(DOCUMENT SEGMENT):
Keck Medicine nurses begin week-long strike
Members of the union said their unanswered requests led to the choice to strike.
Members of the union said their unanswered requests led to the choice to strike.

As negotiations between Keck Medicine of USC and the California Nurses Association reached a week-long standstill, the union submitted a strike, which began on Thursday and is slated to last until Feb. 26. The strike affects Keck Hospital and Norris Cancer Center. According to a statement from Keck Medicine of USC, both locations will remain “open and fully staffed” during the strike.
The strike comes after Keck Medicine restructured employees’ healthcare plans for employees to an exclusive provider organization that would allow them to only seek care from USC-affiliated physicians, according to Kerri Dodgens, chief nurse representative on the CNA bargaining team.
Hundreds of nurses gathered outside Keck Hospital with signs and speakers to begin the strike Thursday morning. Gina Vergara, a nurse in the heart and lung transplant intensive care unit, said Keck is using employees’ healthcare as a “bargaining chip.”

(WORK TASK):
Answer these questions using the article about the Keck Medicine nurses' strike.
1. Until what date is the strike slated to last?
2. What role does Kerri Dodgens hold?
3. In which unit does Gina Vergara work as a nurse?

(AVAILABLE DATA):
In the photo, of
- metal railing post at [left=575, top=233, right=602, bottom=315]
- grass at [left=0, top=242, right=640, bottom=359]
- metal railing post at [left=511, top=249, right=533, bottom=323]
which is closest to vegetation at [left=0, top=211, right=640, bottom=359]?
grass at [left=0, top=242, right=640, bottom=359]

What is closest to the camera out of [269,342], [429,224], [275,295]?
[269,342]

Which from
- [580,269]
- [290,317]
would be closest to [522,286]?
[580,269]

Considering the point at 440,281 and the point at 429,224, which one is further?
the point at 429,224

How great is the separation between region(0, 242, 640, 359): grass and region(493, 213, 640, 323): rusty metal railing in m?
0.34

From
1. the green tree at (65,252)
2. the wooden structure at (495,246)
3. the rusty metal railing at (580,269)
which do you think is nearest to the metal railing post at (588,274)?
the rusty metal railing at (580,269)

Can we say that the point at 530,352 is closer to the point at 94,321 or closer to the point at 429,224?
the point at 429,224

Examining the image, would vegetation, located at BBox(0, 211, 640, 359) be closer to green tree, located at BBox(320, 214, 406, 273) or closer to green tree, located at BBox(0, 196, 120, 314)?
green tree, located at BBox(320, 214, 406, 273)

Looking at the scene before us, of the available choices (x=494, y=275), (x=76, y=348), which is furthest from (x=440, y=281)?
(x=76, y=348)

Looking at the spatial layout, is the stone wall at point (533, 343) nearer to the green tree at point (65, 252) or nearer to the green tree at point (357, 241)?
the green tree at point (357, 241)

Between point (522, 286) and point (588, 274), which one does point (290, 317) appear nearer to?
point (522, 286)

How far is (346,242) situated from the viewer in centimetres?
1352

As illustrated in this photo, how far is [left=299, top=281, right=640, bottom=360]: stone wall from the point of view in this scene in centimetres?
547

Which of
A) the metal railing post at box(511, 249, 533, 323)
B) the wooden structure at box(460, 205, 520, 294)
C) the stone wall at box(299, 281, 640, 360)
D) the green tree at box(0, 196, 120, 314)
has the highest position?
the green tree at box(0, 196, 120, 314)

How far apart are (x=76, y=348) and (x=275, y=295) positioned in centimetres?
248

---

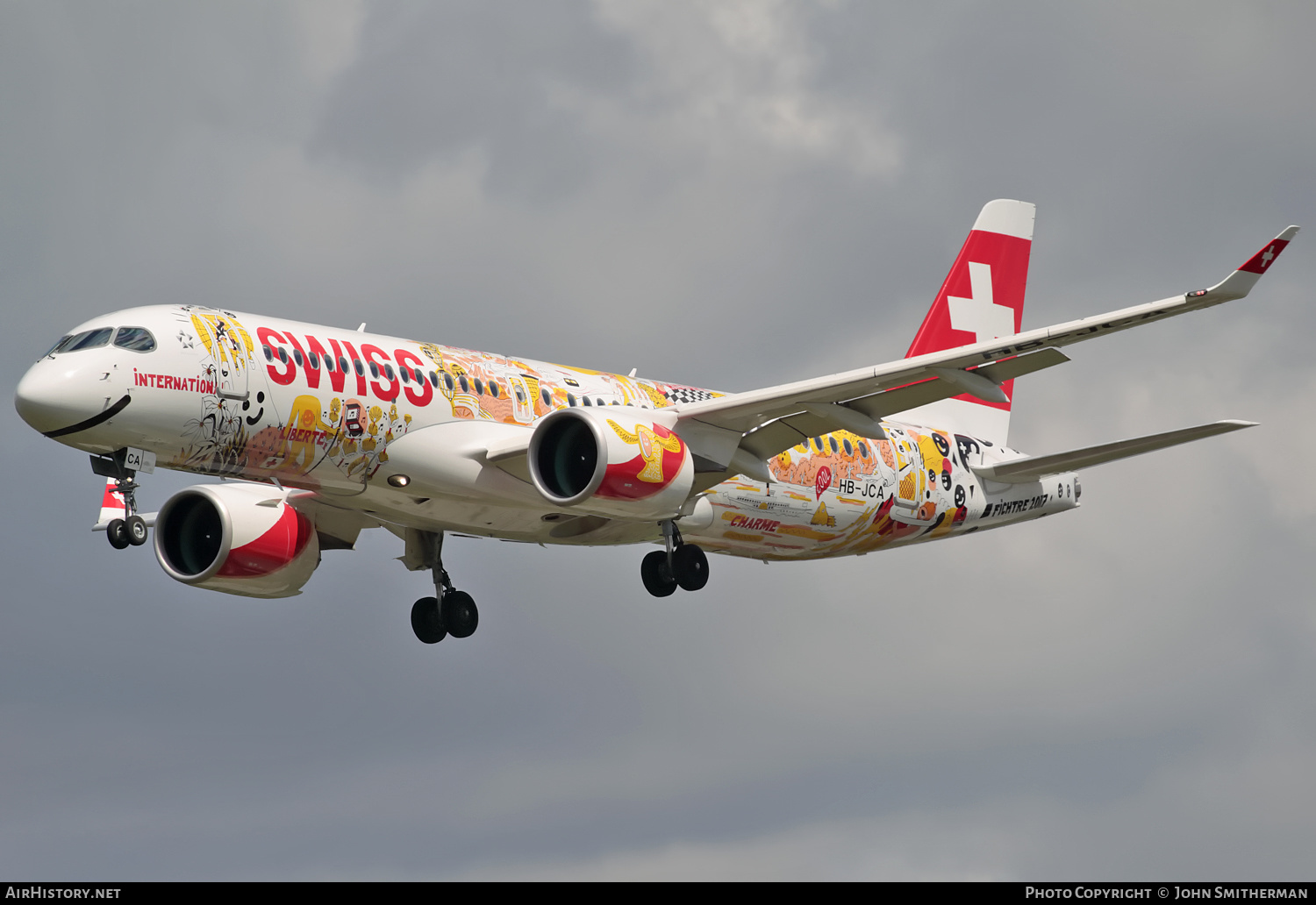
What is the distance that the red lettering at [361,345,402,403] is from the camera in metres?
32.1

(ANSWER BOX):
1. Feb. 26
2. Chief nurse representative on the CNA bargaining team
3. The heart and lung transplant intensive care unit